## STATED TASK
Rewrite the federal contracting report from "The federal contracting landscape" up to and including "even well-staffed organizations.", putting "operational environment" in place of "administrative environment".

-- BEGIN SELECTED EXTRACT --

News/Virtual Assistant Industry Report

How Federal Contractors Are Using Virtual Assistants to Reduce Overhead and Accelerate Growth

Virtual Assistant News Desk·

Federal Contracting Complexity Is Accelerating

The federal contracting landscape has grown significantly more complex over the past decade. Agencies increasingly require contractors to meet cybersecurity mandates, submit detailed performance metrics, comply with evolving socioeconomic reporting requirements, and manage layered subcontractor oversight. For firms managing five or ten contracts simultaneously, this creates an administrative environment that strains even well-staffed organizations.

A 2024 survey by the Deltek GovWin team found that federal contractor firms cited administrative burden as the top operational challenge for the third consecutive year, ahead of talent acquisition and technical performance. The survey covered more than 800 firms ranging from small businesses to large integrators.

For smaller firms—those in the $5M to $50M revenue range—the problem is acute. These companies often cannot justify the cost of a large administrative department but still face the same reporting and compliance demands as larger prime contractors.

VA Adoption Is Growing Across the Federal Contracting Sector

Virtual assistants have moved from a niche experiment to a recognized operational tool within the federal contracting community. Firms are using VAs to handle work that is essential but not strategic: formatting deliverables, tracking milestones, maintaining contact databases, preparing invoices, and fielding routine correspondence.

-- END SELECTED EXTRACT --
-- BEGIN ENTRIES --

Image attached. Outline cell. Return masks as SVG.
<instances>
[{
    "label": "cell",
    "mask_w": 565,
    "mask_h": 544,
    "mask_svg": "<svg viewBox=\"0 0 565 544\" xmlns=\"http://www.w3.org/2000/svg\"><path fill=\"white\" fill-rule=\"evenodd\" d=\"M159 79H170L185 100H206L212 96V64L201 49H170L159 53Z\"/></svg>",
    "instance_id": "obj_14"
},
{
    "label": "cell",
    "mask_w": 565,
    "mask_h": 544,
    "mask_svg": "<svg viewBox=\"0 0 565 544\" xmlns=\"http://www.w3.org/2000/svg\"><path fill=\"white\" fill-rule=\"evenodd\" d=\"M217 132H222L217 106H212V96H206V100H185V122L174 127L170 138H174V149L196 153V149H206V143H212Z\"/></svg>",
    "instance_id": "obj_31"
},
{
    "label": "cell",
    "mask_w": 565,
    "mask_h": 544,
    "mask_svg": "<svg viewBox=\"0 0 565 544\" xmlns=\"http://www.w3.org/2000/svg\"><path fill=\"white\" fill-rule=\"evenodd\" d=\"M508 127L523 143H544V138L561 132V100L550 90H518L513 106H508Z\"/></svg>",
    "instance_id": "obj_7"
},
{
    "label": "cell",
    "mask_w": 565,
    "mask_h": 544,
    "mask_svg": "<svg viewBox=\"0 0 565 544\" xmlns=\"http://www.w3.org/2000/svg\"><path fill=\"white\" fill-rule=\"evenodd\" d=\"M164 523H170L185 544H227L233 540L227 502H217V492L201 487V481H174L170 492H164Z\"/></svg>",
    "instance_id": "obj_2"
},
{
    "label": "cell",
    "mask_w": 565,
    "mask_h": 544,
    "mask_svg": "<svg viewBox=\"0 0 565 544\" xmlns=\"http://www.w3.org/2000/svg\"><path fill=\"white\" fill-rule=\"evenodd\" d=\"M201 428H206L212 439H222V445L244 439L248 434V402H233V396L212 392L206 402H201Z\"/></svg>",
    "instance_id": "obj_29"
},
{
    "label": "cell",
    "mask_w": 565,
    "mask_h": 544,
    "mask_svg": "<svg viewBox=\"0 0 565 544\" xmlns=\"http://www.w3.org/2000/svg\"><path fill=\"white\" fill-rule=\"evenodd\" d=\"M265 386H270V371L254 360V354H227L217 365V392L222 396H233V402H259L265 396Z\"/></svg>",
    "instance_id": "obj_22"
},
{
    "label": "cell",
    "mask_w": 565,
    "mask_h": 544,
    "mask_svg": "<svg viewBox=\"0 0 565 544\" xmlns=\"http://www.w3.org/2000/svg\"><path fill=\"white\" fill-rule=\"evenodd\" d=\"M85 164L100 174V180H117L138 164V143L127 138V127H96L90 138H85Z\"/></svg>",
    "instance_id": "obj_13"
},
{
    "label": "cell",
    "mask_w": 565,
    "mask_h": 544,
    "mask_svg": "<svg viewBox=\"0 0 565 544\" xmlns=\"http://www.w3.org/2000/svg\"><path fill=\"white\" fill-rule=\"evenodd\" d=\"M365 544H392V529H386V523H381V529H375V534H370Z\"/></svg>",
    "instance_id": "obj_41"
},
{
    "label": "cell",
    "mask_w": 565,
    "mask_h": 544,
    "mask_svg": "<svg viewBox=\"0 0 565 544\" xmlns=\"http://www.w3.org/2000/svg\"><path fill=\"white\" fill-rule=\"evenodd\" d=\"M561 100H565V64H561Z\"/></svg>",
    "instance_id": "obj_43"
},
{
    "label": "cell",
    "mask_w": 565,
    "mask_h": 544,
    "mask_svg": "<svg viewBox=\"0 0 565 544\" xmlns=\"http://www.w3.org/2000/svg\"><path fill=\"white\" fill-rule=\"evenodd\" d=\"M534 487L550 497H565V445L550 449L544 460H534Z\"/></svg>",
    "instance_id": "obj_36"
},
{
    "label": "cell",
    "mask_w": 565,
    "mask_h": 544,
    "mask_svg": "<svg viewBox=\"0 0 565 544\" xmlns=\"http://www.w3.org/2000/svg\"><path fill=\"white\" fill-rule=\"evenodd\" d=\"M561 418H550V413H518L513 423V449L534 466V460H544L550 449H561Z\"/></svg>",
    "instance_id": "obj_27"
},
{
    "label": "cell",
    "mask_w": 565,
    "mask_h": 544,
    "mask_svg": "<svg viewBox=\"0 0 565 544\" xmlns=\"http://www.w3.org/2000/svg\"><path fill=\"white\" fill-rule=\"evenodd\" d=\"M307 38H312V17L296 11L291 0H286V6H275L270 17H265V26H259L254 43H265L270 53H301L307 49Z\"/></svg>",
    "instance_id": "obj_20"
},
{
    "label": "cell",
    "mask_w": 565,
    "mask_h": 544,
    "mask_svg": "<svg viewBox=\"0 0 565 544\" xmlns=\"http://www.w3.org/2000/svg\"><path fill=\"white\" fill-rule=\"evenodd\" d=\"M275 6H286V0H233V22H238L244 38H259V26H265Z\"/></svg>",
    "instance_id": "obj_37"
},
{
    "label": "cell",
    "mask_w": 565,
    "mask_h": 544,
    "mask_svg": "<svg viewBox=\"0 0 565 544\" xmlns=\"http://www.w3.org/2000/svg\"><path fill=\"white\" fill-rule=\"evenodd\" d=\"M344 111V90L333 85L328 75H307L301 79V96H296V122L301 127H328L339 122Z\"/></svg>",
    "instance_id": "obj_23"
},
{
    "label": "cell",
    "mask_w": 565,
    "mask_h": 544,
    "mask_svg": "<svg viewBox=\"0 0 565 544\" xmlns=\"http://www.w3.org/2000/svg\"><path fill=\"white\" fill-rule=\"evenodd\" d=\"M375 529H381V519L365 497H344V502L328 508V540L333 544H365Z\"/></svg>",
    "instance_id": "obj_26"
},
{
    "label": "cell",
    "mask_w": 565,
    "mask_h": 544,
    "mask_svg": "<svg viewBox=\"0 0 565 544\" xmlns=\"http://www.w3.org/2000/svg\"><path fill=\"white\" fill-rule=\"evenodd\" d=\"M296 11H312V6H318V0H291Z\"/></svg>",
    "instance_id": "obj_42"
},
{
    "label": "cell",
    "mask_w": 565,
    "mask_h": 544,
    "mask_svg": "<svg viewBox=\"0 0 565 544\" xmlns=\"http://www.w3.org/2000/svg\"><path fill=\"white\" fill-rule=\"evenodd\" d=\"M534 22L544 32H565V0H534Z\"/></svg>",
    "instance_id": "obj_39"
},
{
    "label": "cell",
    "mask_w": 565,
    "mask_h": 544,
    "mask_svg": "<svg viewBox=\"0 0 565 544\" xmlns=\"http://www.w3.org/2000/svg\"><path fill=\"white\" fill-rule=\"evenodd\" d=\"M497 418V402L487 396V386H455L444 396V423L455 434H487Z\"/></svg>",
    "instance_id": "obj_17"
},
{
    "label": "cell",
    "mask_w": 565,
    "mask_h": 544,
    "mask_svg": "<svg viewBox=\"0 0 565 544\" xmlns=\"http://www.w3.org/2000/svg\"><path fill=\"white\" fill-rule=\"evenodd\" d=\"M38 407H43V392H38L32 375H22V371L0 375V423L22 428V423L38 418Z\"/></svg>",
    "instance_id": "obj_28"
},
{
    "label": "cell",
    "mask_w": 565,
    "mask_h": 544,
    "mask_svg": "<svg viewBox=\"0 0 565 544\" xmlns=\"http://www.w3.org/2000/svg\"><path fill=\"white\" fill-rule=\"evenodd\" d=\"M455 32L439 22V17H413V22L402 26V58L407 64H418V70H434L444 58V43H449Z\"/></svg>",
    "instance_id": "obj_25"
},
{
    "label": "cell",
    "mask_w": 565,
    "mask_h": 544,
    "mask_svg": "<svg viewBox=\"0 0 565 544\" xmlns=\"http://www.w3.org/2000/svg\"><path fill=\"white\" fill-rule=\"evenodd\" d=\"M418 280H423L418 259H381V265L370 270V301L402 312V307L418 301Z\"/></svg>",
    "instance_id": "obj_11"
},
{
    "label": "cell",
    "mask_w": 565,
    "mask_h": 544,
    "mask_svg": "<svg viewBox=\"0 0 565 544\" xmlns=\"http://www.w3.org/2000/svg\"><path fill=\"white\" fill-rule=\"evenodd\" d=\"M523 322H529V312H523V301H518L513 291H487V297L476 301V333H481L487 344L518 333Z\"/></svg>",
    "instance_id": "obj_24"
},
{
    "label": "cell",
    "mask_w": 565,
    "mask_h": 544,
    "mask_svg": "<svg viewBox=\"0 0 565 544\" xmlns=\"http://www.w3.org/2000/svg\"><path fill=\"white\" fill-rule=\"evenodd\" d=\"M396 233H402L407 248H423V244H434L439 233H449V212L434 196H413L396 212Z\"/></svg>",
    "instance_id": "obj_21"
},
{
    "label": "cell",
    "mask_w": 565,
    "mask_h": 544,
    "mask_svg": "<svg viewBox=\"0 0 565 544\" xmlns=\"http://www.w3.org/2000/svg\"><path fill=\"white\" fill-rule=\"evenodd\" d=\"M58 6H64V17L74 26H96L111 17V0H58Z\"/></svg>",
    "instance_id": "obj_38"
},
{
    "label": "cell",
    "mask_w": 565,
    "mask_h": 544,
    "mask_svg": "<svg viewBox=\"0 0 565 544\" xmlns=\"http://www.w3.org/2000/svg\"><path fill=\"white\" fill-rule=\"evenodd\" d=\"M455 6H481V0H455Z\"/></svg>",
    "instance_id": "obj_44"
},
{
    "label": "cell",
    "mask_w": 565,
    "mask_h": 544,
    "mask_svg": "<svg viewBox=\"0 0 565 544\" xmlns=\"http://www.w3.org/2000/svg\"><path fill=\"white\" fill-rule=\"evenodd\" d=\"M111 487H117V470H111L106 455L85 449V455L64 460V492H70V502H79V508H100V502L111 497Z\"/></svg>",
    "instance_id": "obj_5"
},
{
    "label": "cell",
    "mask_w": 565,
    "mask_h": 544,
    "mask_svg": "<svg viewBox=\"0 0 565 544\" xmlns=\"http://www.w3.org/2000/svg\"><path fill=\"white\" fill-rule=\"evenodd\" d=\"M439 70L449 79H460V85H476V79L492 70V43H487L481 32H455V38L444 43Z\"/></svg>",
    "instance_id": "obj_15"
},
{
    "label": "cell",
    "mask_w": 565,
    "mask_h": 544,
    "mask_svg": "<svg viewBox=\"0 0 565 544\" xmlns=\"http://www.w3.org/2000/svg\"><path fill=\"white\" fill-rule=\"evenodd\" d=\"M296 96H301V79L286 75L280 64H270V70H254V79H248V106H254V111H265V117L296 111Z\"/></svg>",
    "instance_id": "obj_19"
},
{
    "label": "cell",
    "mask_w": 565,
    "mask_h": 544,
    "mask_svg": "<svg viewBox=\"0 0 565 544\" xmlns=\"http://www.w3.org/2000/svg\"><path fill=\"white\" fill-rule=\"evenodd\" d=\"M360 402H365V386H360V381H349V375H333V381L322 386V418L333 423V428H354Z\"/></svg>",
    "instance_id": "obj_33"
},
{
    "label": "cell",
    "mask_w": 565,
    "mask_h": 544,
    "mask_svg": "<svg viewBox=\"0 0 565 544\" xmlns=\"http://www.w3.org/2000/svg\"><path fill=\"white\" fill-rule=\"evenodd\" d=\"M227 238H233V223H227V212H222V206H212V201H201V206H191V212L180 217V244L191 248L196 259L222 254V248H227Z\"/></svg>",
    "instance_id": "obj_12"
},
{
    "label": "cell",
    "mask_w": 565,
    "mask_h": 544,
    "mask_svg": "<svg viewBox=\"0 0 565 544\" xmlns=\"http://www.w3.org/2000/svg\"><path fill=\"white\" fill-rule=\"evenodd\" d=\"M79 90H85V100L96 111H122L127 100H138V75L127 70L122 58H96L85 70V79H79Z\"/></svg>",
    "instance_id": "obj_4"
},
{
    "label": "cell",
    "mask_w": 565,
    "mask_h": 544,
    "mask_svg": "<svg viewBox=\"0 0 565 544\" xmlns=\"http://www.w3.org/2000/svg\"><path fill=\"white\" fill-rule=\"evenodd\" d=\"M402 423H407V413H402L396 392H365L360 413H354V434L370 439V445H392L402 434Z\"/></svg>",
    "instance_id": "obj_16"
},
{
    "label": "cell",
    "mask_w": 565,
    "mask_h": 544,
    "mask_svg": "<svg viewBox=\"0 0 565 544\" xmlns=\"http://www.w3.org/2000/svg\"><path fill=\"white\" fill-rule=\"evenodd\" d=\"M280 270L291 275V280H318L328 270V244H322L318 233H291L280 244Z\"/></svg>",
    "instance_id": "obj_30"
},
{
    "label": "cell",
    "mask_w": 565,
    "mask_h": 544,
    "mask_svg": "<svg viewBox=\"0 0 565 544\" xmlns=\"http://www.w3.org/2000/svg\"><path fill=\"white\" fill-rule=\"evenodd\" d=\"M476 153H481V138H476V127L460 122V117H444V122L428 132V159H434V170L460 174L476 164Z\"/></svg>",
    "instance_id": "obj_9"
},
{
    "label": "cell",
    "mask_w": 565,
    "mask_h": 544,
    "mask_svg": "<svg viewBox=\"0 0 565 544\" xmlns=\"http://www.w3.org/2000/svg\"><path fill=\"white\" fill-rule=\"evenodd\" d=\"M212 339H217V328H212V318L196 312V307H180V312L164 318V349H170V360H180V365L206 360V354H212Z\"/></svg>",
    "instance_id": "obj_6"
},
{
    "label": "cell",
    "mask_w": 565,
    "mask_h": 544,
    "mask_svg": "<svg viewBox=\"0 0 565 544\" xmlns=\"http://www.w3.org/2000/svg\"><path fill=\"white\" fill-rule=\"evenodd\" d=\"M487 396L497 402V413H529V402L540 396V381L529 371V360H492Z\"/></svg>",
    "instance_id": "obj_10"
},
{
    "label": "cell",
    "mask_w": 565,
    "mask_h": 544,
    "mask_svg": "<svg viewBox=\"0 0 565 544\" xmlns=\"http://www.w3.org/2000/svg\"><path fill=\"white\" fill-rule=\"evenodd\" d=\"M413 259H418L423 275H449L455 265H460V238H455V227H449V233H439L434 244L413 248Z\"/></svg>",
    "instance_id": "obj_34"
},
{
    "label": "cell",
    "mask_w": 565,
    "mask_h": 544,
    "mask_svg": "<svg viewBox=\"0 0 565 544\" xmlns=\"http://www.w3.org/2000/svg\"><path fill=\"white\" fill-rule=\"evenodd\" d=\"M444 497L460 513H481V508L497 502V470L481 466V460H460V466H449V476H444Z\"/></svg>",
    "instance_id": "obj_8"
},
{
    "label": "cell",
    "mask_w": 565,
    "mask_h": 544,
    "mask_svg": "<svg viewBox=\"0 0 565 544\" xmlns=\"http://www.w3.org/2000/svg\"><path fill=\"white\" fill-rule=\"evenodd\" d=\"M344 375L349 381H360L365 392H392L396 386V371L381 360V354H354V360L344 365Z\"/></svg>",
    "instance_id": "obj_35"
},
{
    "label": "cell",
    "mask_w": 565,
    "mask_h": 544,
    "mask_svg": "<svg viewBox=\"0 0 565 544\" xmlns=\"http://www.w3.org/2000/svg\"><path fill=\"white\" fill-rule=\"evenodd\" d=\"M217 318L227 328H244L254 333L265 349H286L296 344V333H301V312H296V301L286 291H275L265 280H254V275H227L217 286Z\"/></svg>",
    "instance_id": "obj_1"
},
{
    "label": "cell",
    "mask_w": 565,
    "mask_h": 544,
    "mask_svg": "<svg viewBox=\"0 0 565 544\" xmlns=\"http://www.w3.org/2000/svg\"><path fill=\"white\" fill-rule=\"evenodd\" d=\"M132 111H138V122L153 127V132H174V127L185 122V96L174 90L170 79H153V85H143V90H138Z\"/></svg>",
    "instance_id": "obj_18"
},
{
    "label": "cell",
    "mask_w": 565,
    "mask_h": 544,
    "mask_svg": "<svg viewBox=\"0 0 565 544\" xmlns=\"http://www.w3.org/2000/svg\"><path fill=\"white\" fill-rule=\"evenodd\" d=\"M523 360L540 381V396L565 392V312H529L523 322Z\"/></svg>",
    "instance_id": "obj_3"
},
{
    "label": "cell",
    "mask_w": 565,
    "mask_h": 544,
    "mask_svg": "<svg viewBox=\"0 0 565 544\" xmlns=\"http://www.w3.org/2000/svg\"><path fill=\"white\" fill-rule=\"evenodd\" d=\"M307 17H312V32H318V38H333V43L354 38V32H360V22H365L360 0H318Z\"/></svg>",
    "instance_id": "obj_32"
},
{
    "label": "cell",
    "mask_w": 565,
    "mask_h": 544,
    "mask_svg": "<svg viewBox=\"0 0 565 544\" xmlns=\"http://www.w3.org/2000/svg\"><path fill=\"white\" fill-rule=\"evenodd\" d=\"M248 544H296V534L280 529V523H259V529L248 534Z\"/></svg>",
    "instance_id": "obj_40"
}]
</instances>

-- END ENTRIES --

## SOLUTION TO THE EXERCISE
The federal contracting landscape has grown significantly more complex over the past decade. Agencies increasingly require contractors to meet cybersecurity mandates, submit detailed performance metrics, comply with evolving socioeconomic reporting requirements, and manage layered subcontractor oversight. For firms managing five or ten contracts simultaneously, this creates an operational environment that strains even well-staffed organizations.